[Spatial question entries]
==========
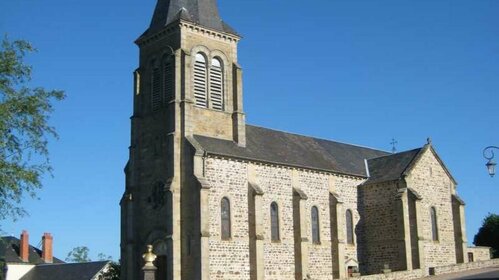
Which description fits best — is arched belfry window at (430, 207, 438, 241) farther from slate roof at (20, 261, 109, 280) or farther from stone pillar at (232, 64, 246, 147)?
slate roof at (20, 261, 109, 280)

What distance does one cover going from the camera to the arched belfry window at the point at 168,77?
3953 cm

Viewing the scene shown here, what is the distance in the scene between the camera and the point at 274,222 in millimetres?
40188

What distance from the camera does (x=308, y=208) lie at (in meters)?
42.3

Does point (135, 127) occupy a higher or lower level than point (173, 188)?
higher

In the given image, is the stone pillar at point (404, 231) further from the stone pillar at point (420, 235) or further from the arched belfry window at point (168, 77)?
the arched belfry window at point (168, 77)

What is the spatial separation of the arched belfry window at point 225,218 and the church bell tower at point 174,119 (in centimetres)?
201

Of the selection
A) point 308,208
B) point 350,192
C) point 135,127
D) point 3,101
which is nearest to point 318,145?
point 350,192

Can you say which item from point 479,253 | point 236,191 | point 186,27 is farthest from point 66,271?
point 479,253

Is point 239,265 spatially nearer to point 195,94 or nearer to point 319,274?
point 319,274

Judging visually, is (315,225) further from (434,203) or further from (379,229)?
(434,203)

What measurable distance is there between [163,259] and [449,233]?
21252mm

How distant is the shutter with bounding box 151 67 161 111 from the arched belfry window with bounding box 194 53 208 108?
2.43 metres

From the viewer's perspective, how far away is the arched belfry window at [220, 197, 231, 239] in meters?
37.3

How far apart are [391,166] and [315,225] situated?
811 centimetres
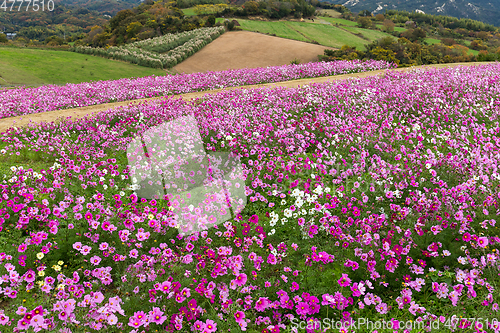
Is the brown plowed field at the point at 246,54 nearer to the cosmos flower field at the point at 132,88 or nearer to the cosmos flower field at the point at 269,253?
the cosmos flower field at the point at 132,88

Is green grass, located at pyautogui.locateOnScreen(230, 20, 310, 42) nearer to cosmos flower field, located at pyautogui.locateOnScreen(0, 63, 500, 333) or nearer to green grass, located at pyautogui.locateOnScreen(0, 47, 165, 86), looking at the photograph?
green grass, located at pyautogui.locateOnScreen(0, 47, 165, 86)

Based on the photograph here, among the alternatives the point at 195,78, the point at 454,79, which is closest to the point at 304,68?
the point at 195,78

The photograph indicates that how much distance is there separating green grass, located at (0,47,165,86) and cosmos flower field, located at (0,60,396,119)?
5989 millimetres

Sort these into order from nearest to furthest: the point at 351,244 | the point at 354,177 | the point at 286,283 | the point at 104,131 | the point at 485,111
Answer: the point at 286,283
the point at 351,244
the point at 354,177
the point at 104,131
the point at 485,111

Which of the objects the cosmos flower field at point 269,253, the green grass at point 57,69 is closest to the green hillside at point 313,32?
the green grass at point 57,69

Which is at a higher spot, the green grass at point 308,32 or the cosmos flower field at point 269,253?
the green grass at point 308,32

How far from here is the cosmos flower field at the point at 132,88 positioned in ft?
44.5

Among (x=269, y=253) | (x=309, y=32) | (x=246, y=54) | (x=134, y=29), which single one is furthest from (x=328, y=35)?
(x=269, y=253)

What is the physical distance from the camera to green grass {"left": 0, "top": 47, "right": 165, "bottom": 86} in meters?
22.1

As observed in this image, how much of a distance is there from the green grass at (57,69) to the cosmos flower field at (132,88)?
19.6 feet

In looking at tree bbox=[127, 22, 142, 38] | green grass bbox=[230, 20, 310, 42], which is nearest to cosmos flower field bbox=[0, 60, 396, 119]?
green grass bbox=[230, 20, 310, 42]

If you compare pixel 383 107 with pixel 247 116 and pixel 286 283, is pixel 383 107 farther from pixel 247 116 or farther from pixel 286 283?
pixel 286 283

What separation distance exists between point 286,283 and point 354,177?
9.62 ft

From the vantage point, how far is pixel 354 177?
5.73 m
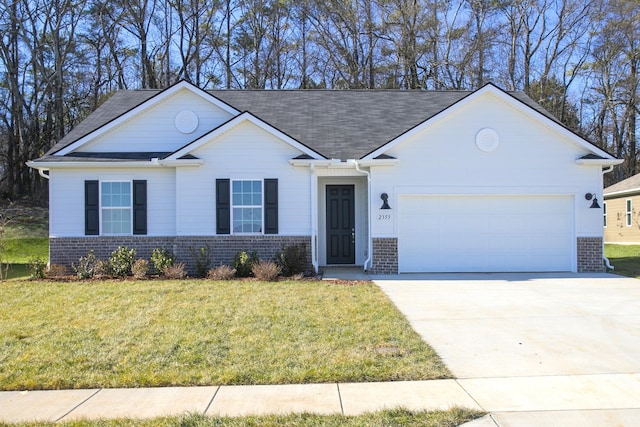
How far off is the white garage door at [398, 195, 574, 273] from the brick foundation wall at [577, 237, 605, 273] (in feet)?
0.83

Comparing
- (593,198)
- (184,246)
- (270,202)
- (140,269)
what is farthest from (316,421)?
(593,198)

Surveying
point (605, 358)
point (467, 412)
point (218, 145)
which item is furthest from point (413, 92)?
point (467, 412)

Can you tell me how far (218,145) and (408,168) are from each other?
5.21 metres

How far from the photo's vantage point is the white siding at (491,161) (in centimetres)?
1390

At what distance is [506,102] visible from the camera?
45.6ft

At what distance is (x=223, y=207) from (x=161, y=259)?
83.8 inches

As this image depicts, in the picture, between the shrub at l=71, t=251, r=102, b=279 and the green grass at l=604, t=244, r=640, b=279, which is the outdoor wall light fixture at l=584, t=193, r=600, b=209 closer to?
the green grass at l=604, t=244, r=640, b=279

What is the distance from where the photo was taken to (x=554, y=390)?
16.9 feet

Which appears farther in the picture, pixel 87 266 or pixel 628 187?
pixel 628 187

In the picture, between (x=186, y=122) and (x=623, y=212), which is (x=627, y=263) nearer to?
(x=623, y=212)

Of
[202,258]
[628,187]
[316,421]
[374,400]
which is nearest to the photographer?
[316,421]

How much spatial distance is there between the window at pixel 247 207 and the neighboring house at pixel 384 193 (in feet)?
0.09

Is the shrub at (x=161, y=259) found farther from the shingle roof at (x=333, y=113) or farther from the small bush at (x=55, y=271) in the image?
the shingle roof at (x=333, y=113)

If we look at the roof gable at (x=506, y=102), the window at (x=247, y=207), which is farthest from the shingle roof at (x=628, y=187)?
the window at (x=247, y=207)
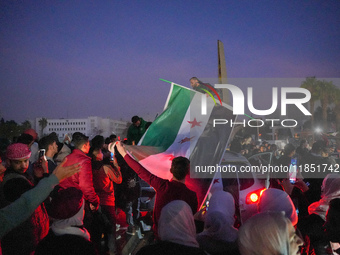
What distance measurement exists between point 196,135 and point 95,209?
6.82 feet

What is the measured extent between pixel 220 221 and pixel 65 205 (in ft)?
==========
EXERCISE REQUIREMENTS: Can you render the data from the line containing "What distance measurement" through the end of the data, inclusive, as a Markdown table with a Number column and a Data line column, leaving out blank lines?

THE OUTPUT:
| Number | Data line |
|---|---|
| 1 | What distance measurement exists between point 196,135 and point 95,209? |
| 2 | 6.82 feet |
| 3 | What is the measured extent between pixel 220 221 and pixel 65 205 (in ft)? |